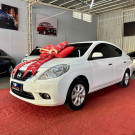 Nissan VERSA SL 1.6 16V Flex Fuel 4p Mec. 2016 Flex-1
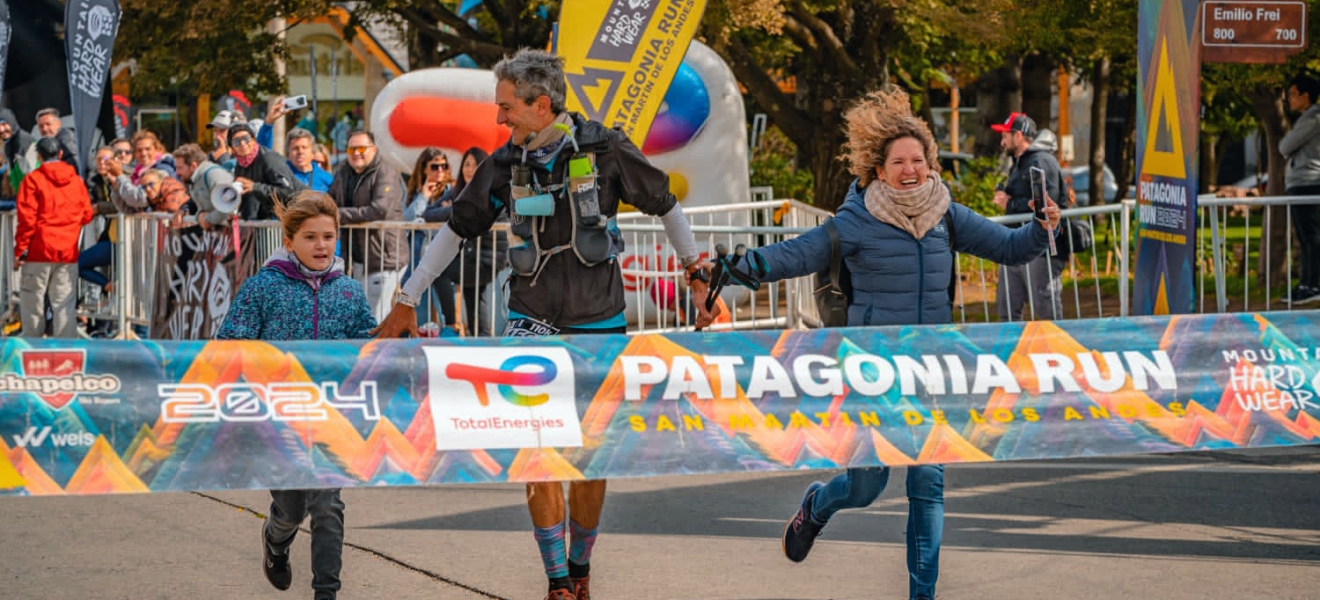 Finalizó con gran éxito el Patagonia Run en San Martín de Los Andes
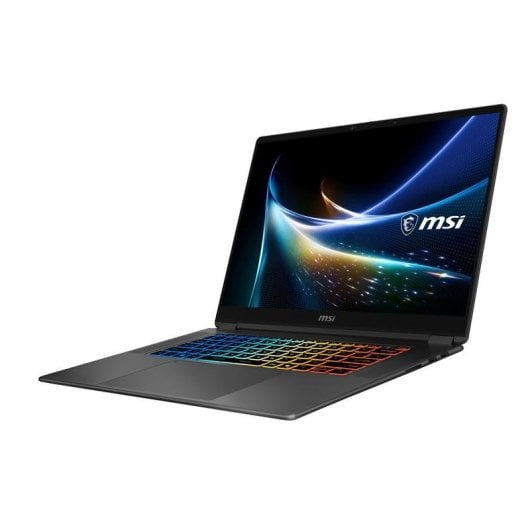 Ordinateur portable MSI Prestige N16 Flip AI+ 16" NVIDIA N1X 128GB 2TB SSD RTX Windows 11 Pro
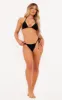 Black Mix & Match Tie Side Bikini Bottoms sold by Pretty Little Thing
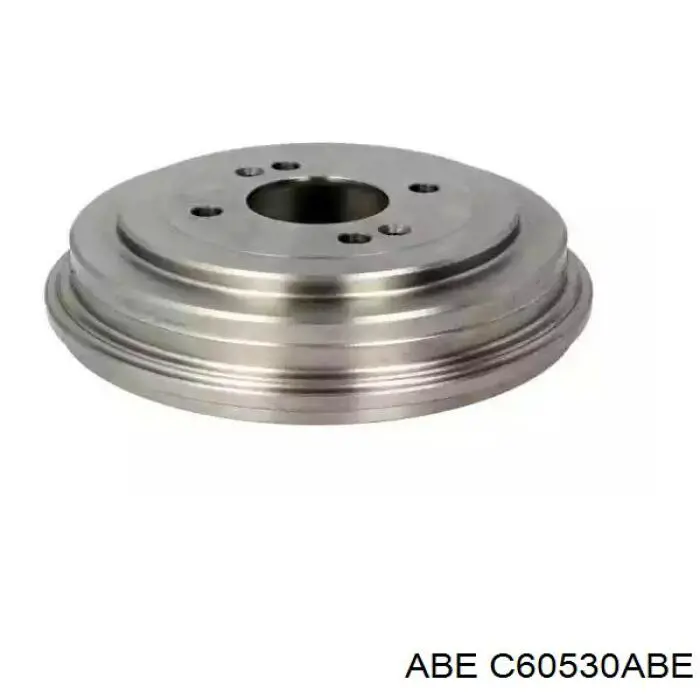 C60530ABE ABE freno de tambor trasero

********************

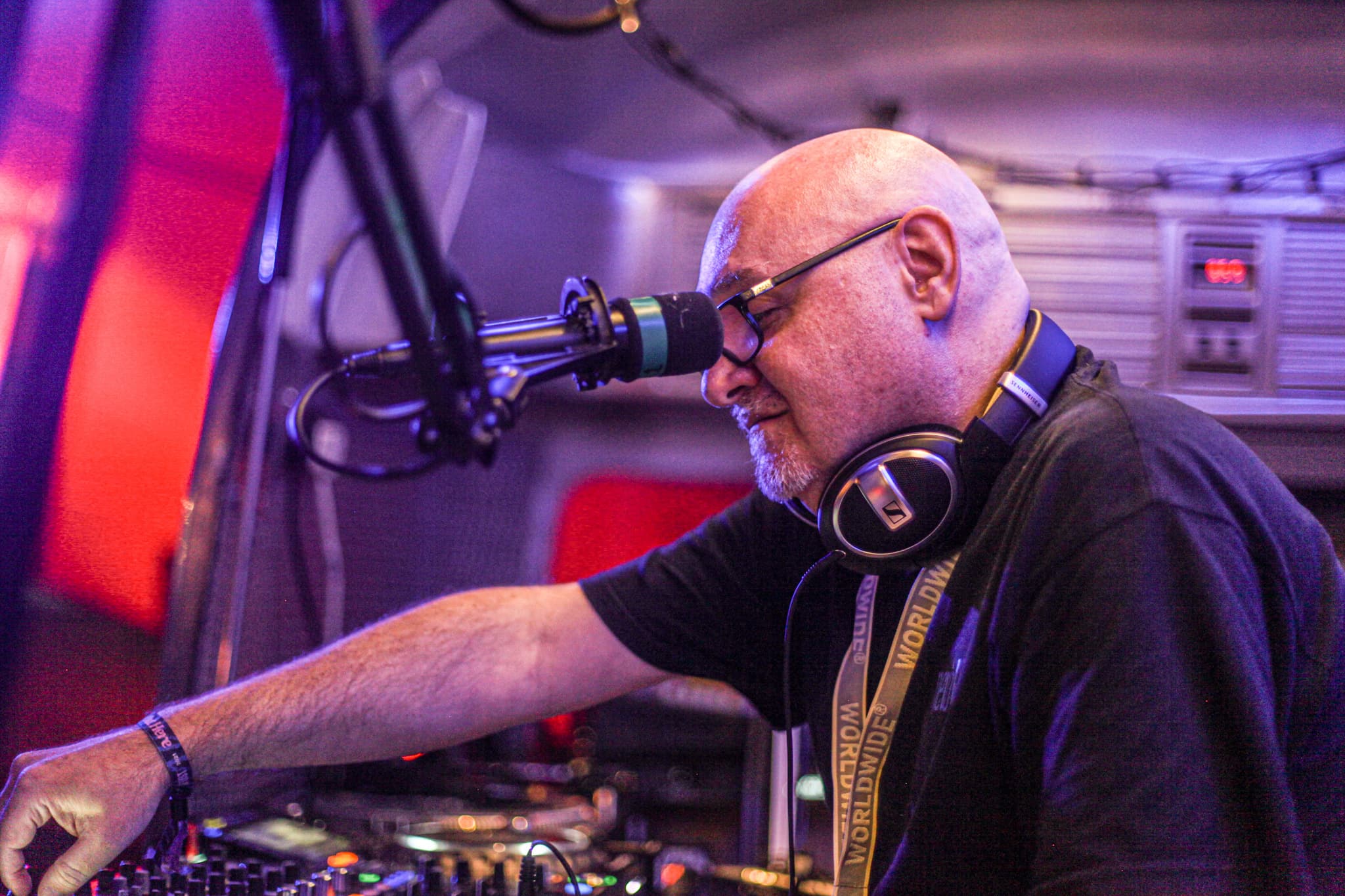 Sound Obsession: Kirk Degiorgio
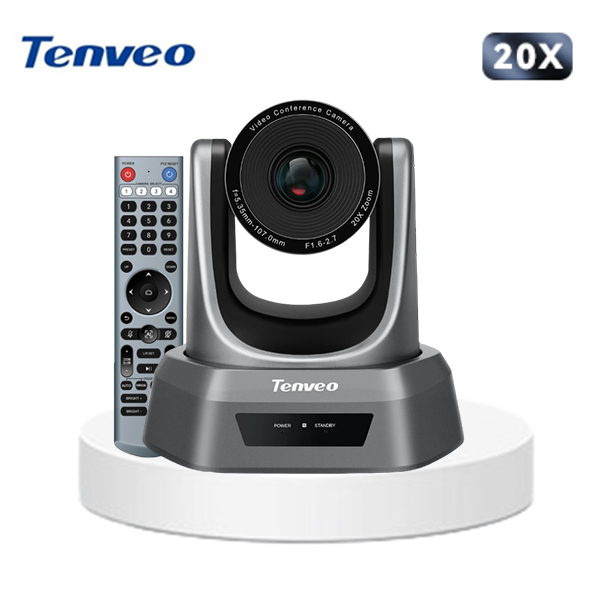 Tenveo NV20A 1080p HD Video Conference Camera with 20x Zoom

********************

◆ WHAT IS NEEDED: Transcribe the material from the line with "Nissan VERSA SL" up to and including the line with "C60530ABE ABE freno de tambor trasero", word for word, leaving out the pictures.

◆ ANSWER TO THIS EXERCISE:
 Nissan VERSA SL 1.6 16V Flex Fuel 4p Mec. 2016 Flex-1
 Finalizó con gran éxito el Patagonia Run en San Martín de Los Andes
 Ordinateur portable MSI Prestige N16 Flip AI+ 16" NVIDIA N1X 128GB 2TB SSD RTX Windows 11 Pro
 Black Mix & Match Tie Side Bikini Bottoms sold by Pretty Little Thing
 C60530ABE ABE freno de tambor trasero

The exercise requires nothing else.